Nesta quarta-feira (2), a secretária-geral do Centro de Estudos Constitucionais do Supremo Tribunal Federal (CESTF), Christine Peter, participou, em Montevidéu (Uruguai), do XXXI Encontro de Tribunais, Cortes e Salas Constitucionais da América Latina. Ela integrou o painel sobre controle de convencionalidade em sistemas penitenciários, que reuniu representantes de tribunais constitucionais da região para debater os desafios da proteção dos direitos humanos no contexto da execução penal.
Na apresentação, Christine Peter expôs a experiência do Supremo Tribunal Federal na ADPF 347, julgamento em que a Corte reconheceu o estado de coisas inconstitucional do sistema prisional brasileiro e determinou a adoção de medidas estruturais para enfrentar violações sistemáticas de direitos fundamentais das pessoas privadas de liberdade.
A apresentação destacou o Plano Pena Justa, elaborado conjuntamente pelo Conselho Nacional de Justiça (CNJ) e pelo Ministério da Justiça e Segurança Pública em cumprimento à decisão do STF. A iniciativa busca enfrentar problemas como a superlotação carcerária, o uso excessivo da prisão, as condições degradantes das unidades prisionais e fortalecer políticas de reintegração social, estruturadas em quatro eixos de atuação.
Ao abordar o tema, a secretária-geral do CESTF ressaltou que o controle de convencionalidade representa um instrumento para assegurar a compatibilidade das políticas públicas e das decisões judiciais com a Convenção Americana sobre Direitos Humanos e a jurisprudência da Corte Interamericana de Direitos Humanos, fortalecendo o diálogo entre os tribunais constitucionais da região.
“O controle de convencionalidade representa o amadurecimento do compromisso dos Estados com o Sistema Interamericano de Direitos Humanos.
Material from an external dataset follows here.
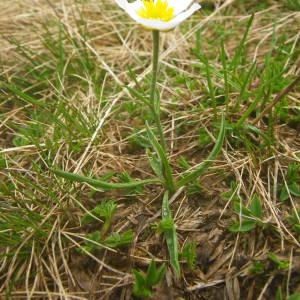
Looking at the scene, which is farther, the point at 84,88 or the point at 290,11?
the point at 290,11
Mais do que ratificar tratados, é necessário incorporar uma interpretação que fortaleça a proteção da dignidade humana e promova o diálogo entre as cortes constitucionais da região”, destacou.
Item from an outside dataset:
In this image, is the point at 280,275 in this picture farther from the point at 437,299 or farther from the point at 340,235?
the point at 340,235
O encontro reúne magistrados e representantes de cortes constitucionais latino-americanas para compartilhar experiências e discutir soluções comuns para temas de relevância constitucional, promovendo o intercâmbio de boas práticas e o fortalecimento da cooperação entre os países da região.
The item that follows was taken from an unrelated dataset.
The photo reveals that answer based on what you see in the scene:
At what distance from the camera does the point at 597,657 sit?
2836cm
Além do STF, estarão representadas instituições da Bolívia, Colômbia, Costa Rica, Equador, Guatemala, Honduras, México, Panamá, Paraguai, Peru, República Dominicana e Uruguai.
O presidente do STF, ministro Edson Fachin, apresentará na sexta-feira (3) painel sobre “Independência judicial e legitimidade democrática dos tribunais constitucionais em contextos de regressão democrática e alta polarização”.